Текстовый блок:
^^^^^^^^^^^^^^^^
Перед командованием Северо-Западного фронта стоял выбор — взорвать крепость самим и спасти гарнизон, либо приказать ему стоять насмерть, сдерживая силы противника. Начштаба СЗФ генерал Алексеев выбрал третий вариант, самый плохой. Ему было жалко просто так бросить замечательную крепость. И опытный гарнизон (27-й корпус), прекрасно изучивший Новогеоргиевск и окрестности, ему тоже было жалко. Поэтому гарнизон он из крепости вывел, заменив его четырьмя пехотными дивизиями, сформированными из ополченцев, совершенно не знавших крепости и крайне слабо подготовленных в боевом и психологическом отношении.

27 июля к Новогеоргиевску подошли немецкие войска (также четыре дивизии) под командованием генерала Безелера. У немцев было 400 тяжелых орудий, русский гарнизон имел 1 200 орудий. При таком соотношении сил крепость могла продержаться, как минимум, несколько месяцев.
^^^^^^^^^^^^^^^^
Выдержки из материалов:
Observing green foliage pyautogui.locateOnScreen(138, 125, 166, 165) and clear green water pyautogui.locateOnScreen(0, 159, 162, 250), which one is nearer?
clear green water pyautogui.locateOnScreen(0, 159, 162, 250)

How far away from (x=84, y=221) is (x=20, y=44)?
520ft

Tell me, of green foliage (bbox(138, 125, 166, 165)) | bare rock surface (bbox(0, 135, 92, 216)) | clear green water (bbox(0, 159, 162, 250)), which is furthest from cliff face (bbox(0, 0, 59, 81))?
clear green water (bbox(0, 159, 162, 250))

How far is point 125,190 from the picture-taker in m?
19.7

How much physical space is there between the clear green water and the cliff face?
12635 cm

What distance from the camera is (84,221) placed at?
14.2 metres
^^^^^^^^^^^^^^^^
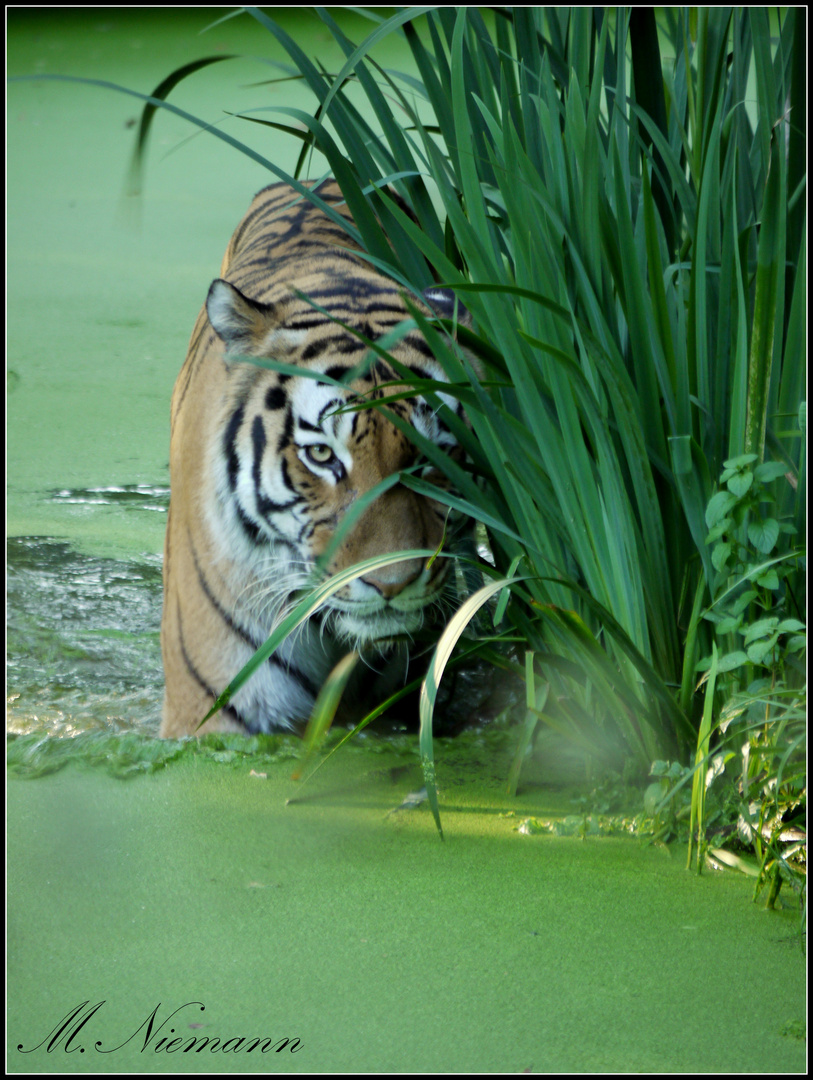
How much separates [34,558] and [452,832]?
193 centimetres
^^^^^^^^^^^^^^^^
Список заданий:
**1)** Ответьте на вопросы по тексту о крепости Новогеоргиевск:
(a) Кто занимал должность начальника штаба Северо-Западного фронта?
(b) Какой корпус составлял опытный гарнизон, выведенный из крепости?
(c) Сколько тяжелых орудий было у немцев?
**2)** Переведите на английский язык предложение из текста о крепости Новогеоргиевск: «27 июля к Новогеоргиевску подошли немецкие войска (также четыре дивизии) под командованием генерала Безелера».
**3)** Повторите без изменений фрагмент текста о крепости Новогеоргиевск, который начинается словами «Перед командованием Северо-Западного» и заканчивается словами «минимум, несколько месяцев.».

Ответы к заданиям:
**1)**
(a) Генерал Алексеев.
(b) 27-й корпус.
(c) 400.

**2)** On July 27, German troops (also four divisions) under the command of General Beseler approached Novogeorgievsk.

**3)**
Перед командованием Северо-Западного фронта стоял выбор — взорвать крепость самим и спасти гарнизон, либо приказать ему стоять насмерть, сдерживая силы противника. Начштаба СЗФ генерал Алексеев выбрал третий вариант, самый плохой. Ему было жалко просто так бросить замечательную крепость. И опытный гарнизон (27-й корпус), прекрасно изучивший Новогеоргиевск и окрестности, ему тоже было жалко. Поэтому гарнизон он из крепости вывел, заменив его четырьмя пехотными дивизиями, сформированными из ополченцев, совершенно не знавших крепости и крайне слабо подготовленных в боевом и психологическом отношении.

27 июля к Новогеоргиевску подошли немецкие войска (также четыре дивизии) под командованием генерала Безелера. У немцев было 400 тяжелых орудий, русский гарнизон имел 1 200 орудий. При таком соотношении сил крепость могла продержаться, как минимум, несколько месяцев.